> _Directives_
1. In the debate excerpt, which aspect of the Corporation's troubles does Mr. Tim Renton say he would like to deal with?
2. Please duplicate the part of the debate excerpt starting at "Mr. Tim Renton" and ending at "lot of sympathy.".

> _Text passage_
────────────────────
It must be virtually unprecedented for a major corporation to have its report and accounts qualified by the auditors with the comment that they give a true and fair picture on the assumption that the corporation will obtain the necessary increase in its present borrowing limits to cover its future requirements. That means that unless we pass the order the Corporation is likely to go bust. We are not inclined to see that happen, but we believe that, in order to overcome this sort of stark brinkmanship, it is essential for us to improve our system.

Therefore, I hope that when the report of the Select Committee on Nationalised Industries comes before the House on its reasonably we shall have an early opportunity to debate these matters, because we need to get into the guts of the reporting systems, which worry us. The Minister has not put forward a prospectus on which any of us would vote or buy a share with any confidence I hope that he will have some better answers up his sleeve when he replies.

4.2 p.m

Mr. Tim Renton (Mid-Sussex)

My hon. Friend the Member for Arundel (Mr.Marshall) has given us a well-informed and detailed critique of the British Steel Corporation and of the Government, particularly in relation to the finances and future funding requirements of the corporation. I should like to deal with a different aspect of the Corporation's troubles, namely, the question of manning agreements, productivity and working agreements, following on some of the comments made in the speech of the hon. Member for Rotherham (Mr. Crowther), with which I had a lot of sympathy.
────────────────────
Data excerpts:

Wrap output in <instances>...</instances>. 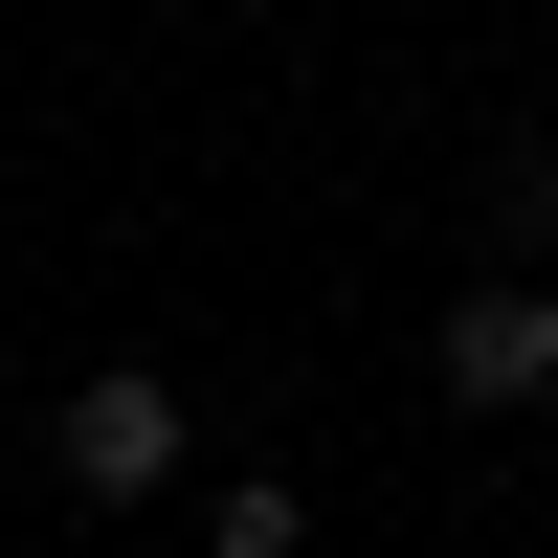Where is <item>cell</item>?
<instances>
[{
	"label": "cell",
	"instance_id": "2",
	"mask_svg": "<svg viewBox=\"0 0 558 558\" xmlns=\"http://www.w3.org/2000/svg\"><path fill=\"white\" fill-rule=\"evenodd\" d=\"M425 380L470 402V425H514V402H558V268H492V291H447Z\"/></svg>",
	"mask_w": 558,
	"mask_h": 558
},
{
	"label": "cell",
	"instance_id": "1",
	"mask_svg": "<svg viewBox=\"0 0 558 558\" xmlns=\"http://www.w3.org/2000/svg\"><path fill=\"white\" fill-rule=\"evenodd\" d=\"M179 447H202V402H179L157 357H89V380L45 402V470L68 492H179Z\"/></svg>",
	"mask_w": 558,
	"mask_h": 558
},
{
	"label": "cell",
	"instance_id": "3",
	"mask_svg": "<svg viewBox=\"0 0 558 558\" xmlns=\"http://www.w3.org/2000/svg\"><path fill=\"white\" fill-rule=\"evenodd\" d=\"M202 558H313V492H291V470H223V514H202Z\"/></svg>",
	"mask_w": 558,
	"mask_h": 558
}]
</instances>
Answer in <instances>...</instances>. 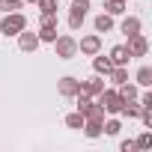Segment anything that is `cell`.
Here are the masks:
<instances>
[{"label": "cell", "mask_w": 152, "mask_h": 152, "mask_svg": "<svg viewBox=\"0 0 152 152\" xmlns=\"http://www.w3.org/2000/svg\"><path fill=\"white\" fill-rule=\"evenodd\" d=\"M66 125L69 128H84V113H69L66 116Z\"/></svg>", "instance_id": "21"}, {"label": "cell", "mask_w": 152, "mask_h": 152, "mask_svg": "<svg viewBox=\"0 0 152 152\" xmlns=\"http://www.w3.org/2000/svg\"><path fill=\"white\" fill-rule=\"evenodd\" d=\"M18 45H21V51H36L39 48V36L36 33H27V27L18 33Z\"/></svg>", "instance_id": "9"}, {"label": "cell", "mask_w": 152, "mask_h": 152, "mask_svg": "<svg viewBox=\"0 0 152 152\" xmlns=\"http://www.w3.org/2000/svg\"><path fill=\"white\" fill-rule=\"evenodd\" d=\"M96 30H99V33H110V30H113V18H110V15H99V18H96Z\"/></svg>", "instance_id": "16"}, {"label": "cell", "mask_w": 152, "mask_h": 152, "mask_svg": "<svg viewBox=\"0 0 152 152\" xmlns=\"http://www.w3.org/2000/svg\"><path fill=\"white\" fill-rule=\"evenodd\" d=\"M84 134H87V137H99V134H102V122H87V119H84Z\"/></svg>", "instance_id": "20"}, {"label": "cell", "mask_w": 152, "mask_h": 152, "mask_svg": "<svg viewBox=\"0 0 152 152\" xmlns=\"http://www.w3.org/2000/svg\"><path fill=\"white\" fill-rule=\"evenodd\" d=\"M122 33H125V36L140 33V18H134V15H131V18H125V21H122Z\"/></svg>", "instance_id": "13"}, {"label": "cell", "mask_w": 152, "mask_h": 152, "mask_svg": "<svg viewBox=\"0 0 152 152\" xmlns=\"http://www.w3.org/2000/svg\"><path fill=\"white\" fill-rule=\"evenodd\" d=\"M140 107H152V93H143L140 96Z\"/></svg>", "instance_id": "28"}, {"label": "cell", "mask_w": 152, "mask_h": 152, "mask_svg": "<svg viewBox=\"0 0 152 152\" xmlns=\"http://www.w3.org/2000/svg\"><path fill=\"white\" fill-rule=\"evenodd\" d=\"M134 143H137V149H149V146H152V134H149V131H143Z\"/></svg>", "instance_id": "24"}, {"label": "cell", "mask_w": 152, "mask_h": 152, "mask_svg": "<svg viewBox=\"0 0 152 152\" xmlns=\"http://www.w3.org/2000/svg\"><path fill=\"white\" fill-rule=\"evenodd\" d=\"M54 51L60 60H72L75 54H78V42H75L72 36H57L54 39Z\"/></svg>", "instance_id": "4"}, {"label": "cell", "mask_w": 152, "mask_h": 152, "mask_svg": "<svg viewBox=\"0 0 152 152\" xmlns=\"http://www.w3.org/2000/svg\"><path fill=\"white\" fill-rule=\"evenodd\" d=\"M42 27H57V12H48V15H42Z\"/></svg>", "instance_id": "26"}, {"label": "cell", "mask_w": 152, "mask_h": 152, "mask_svg": "<svg viewBox=\"0 0 152 152\" xmlns=\"http://www.w3.org/2000/svg\"><path fill=\"white\" fill-rule=\"evenodd\" d=\"M93 69H96V75H107V72L113 69V63H110L107 57H96V60H93Z\"/></svg>", "instance_id": "14"}, {"label": "cell", "mask_w": 152, "mask_h": 152, "mask_svg": "<svg viewBox=\"0 0 152 152\" xmlns=\"http://www.w3.org/2000/svg\"><path fill=\"white\" fill-rule=\"evenodd\" d=\"M39 42H54L57 39V27H39Z\"/></svg>", "instance_id": "18"}, {"label": "cell", "mask_w": 152, "mask_h": 152, "mask_svg": "<svg viewBox=\"0 0 152 152\" xmlns=\"http://www.w3.org/2000/svg\"><path fill=\"white\" fill-rule=\"evenodd\" d=\"M125 48H128L131 57H143V54L149 51V42H146L143 33H134V36H128V45H125Z\"/></svg>", "instance_id": "5"}, {"label": "cell", "mask_w": 152, "mask_h": 152, "mask_svg": "<svg viewBox=\"0 0 152 152\" xmlns=\"http://www.w3.org/2000/svg\"><path fill=\"white\" fill-rule=\"evenodd\" d=\"M84 119H87V122H104V107H102L99 102H90L87 110H84Z\"/></svg>", "instance_id": "10"}, {"label": "cell", "mask_w": 152, "mask_h": 152, "mask_svg": "<svg viewBox=\"0 0 152 152\" xmlns=\"http://www.w3.org/2000/svg\"><path fill=\"white\" fill-rule=\"evenodd\" d=\"M24 27H27V18L21 12H6V18L0 21V33L3 36H18Z\"/></svg>", "instance_id": "1"}, {"label": "cell", "mask_w": 152, "mask_h": 152, "mask_svg": "<svg viewBox=\"0 0 152 152\" xmlns=\"http://www.w3.org/2000/svg\"><path fill=\"white\" fill-rule=\"evenodd\" d=\"M72 12H69V27L72 30H78L81 24H84V18H87V9H90V0H72V6H69Z\"/></svg>", "instance_id": "3"}, {"label": "cell", "mask_w": 152, "mask_h": 152, "mask_svg": "<svg viewBox=\"0 0 152 152\" xmlns=\"http://www.w3.org/2000/svg\"><path fill=\"white\" fill-rule=\"evenodd\" d=\"M21 3H24V0H0V9H3V12H18Z\"/></svg>", "instance_id": "22"}, {"label": "cell", "mask_w": 152, "mask_h": 152, "mask_svg": "<svg viewBox=\"0 0 152 152\" xmlns=\"http://www.w3.org/2000/svg\"><path fill=\"white\" fill-rule=\"evenodd\" d=\"M96 99H99V104L104 107V113H119V110H122V96H119L116 90H102Z\"/></svg>", "instance_id": "2"}, {"label": "cell", "mask_w": 152, "mask_h": 152, "mask_svg": "<svg viewBox=\"0 0 152 152\" xmlns=\"http://www.w3.org/2000/svg\"><path fill=\"white\" fill-rule=\"evenodd\" d=\"M119 128H122V125H119V119H110V122H102V131H104V134H110V137H113V134H119Z\"/></svg>", "instance_id": "23"}, {"label": "cell", "mask_w": 152, "mask_h": 152, "mask_svg": "<svg viewBox=\"0 0 152 152\" xmlns=\"http://www.w3.org/2000/svg\"><path fill=\"white\" fill-rule=\"evenodd\" d=\"M27 3H33V0H27Z\"/></svg>", "instance_id": "29"}, {"label": "cell", "mask_w": 152, "mask_h": 152, "mask_svg": "<svg viewBox=\"0 0 152 152\" xmlns=\"http://www.w3.org/2000/svg\"><path fill=\"white\" fill-rule=\"evenodd\" d=\"M99 48H102V39H99V36H84V39L78 42V51H81V54H90V57L99 54Z\"/></svg>", "instance_id": "7"}, {"label": "cell", "mask_w": 152, "mask_h": 152, "mask_svg": "<svg viewBox=\"0 0 152 152\" xmlns=\"http://www.w3.org/2000/svg\"><path fill=\"white\" fill-rule=\"evenodd\" d=\"M39 9H42V15L57 12V0H39Z\"/></svg>", "instance_id": "25"}, {"label": "cell", "mask_w": 152, "mask_h": 152, "mask_svg": "<svg viewBox=\"0 0 152 152\" xmlns=\"http://www.w3.org/2000/svg\"><path fill=\"white\" fill-rule=\"evenodd\" d=\"M57 90H60V96H66V99H75V96L81 93V81H75V78H60Z\"/></svg>", "instance_id": "6"}, {"label": "cell", "mask_w": 152, "mask_h": 152, "mask_svg": "<svg viewBox=\"0 0 152 152\" xmlns=\"http://www.w3.org/2000/svg\"><path fill=\"white\" fill-rule=\"evenodd\" d=\"M107 60H110L113 66H125V63L131 60V54H128V48H125V45H116V48L110 51V57H107Z\"/></svg>", "instance_id": "11"}, {"label": "cell", "mask_w": 152, "mask_h": 152, "mask_svg": "<svg viewBox=\"0 0 152 152\" xmlns=\"http://www.w3.org/2000/svg\"><path fill=\"white\" fill-rule=\"evenodd\" d=\"M107 15H119V12H125V0H107Z\"/></svg>", "instance_id": "19"}, {"label": "cell", "mask_w": 152, "mask_h": 152, "mask_svg": "<svg viewBox=\"0 0 152 152\" xmlns=\"http://www.w3.org/2000/svg\"><path fill=\"white\" fill-rule=\"evenodd\" d=\"M137 84H140V87H149V84H152V69H149V66H140V69H137Z\"/></svg>", "instance_id": "17"}, {"label": "cell", "mask_w": 152, "mask_h": 152, "mask_svg": "<svg viewBox=\"0 0 152 152\" xmlns=\"http://www.w3.org/2000/svg\"><path fill=\"white\" fill-rule=\"evenodd\" d=\"M102 90H104V81H102V78H90V81H81V93H84V96H90V99H96Z\"/></svg>", "instance_id": "8"}, {"label": "cell", "mask_w": 152, "mask_h": 152, "mask_svg": "<svg viewBox=\"0 0 152 152\" xmlns=\"http://www.w3.org/2000/svg\"><path fill=\"white\" fill-rule=\"evenodd\" d=\"M116 93L122 96V102H134V99H137V87H131L128 81H125V84H119V90H116Z\"/></svg>", "instance_id": "15"}, {"label": "cell", "mask_w": 152, "mask_h": 152, "mask_svg": "<svg viewBox=\"0 0 152 152\" xmlns=\"http://www.w3.org/2000/svg\"><path fill=\"white\" fill-rule=\"evenodd\" d=\"M119 149H122V152H134V149H137V143H134V140H122V143H119Z\"/></svg>", "instance_id": "27"}, {"label": "cell", "mask_w": 152, "mask_h": 152, "mask_svg": "<svg viewBox=\"0 0 152 152\" xmlns=\"http://www.w3.org/2000/svg\"><path fill=\"white\" fill-rule=\"evenodd\" d=\"M107 75H110V81H113V84H116V87H119V84H125V81H128V72H125V66H113V69H110V72H107Z\"/></svg>", "instance_id": "12"}]
</instances>
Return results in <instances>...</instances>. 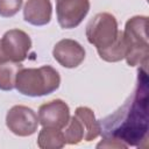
────────────────────
> _The answers_
1. The question of manning agreements, productivity and working agreements.

2.
Mr. Tim Renton (Mid-Sussex)

My hon. Friend the Member for Arundel (Mr.Marshall) has given us a well-informed and detailed critique of the British Steel Corporation and of the Government, particularly in relation to the finances and future funding requirements of the corporation. I should like to deal with a different aspect of the Corporation's troubles, namely, the question of manning agreements, productivity and working agreements, following on some of the comments made in the speech of the hon. Member for Rotherham (Mr. Crowther), with which I had a lot of sympathy.